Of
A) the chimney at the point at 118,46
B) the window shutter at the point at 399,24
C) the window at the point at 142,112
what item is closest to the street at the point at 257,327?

+++

> **What the task requires**
Copy out the lines above word for word.

> **Correct output**
Of
A) the chimney at the point at 118,46
B) the window shutter at the point at 399,24
C) the window at the point at 142,112
what item is closest to the street at the point at 257,327?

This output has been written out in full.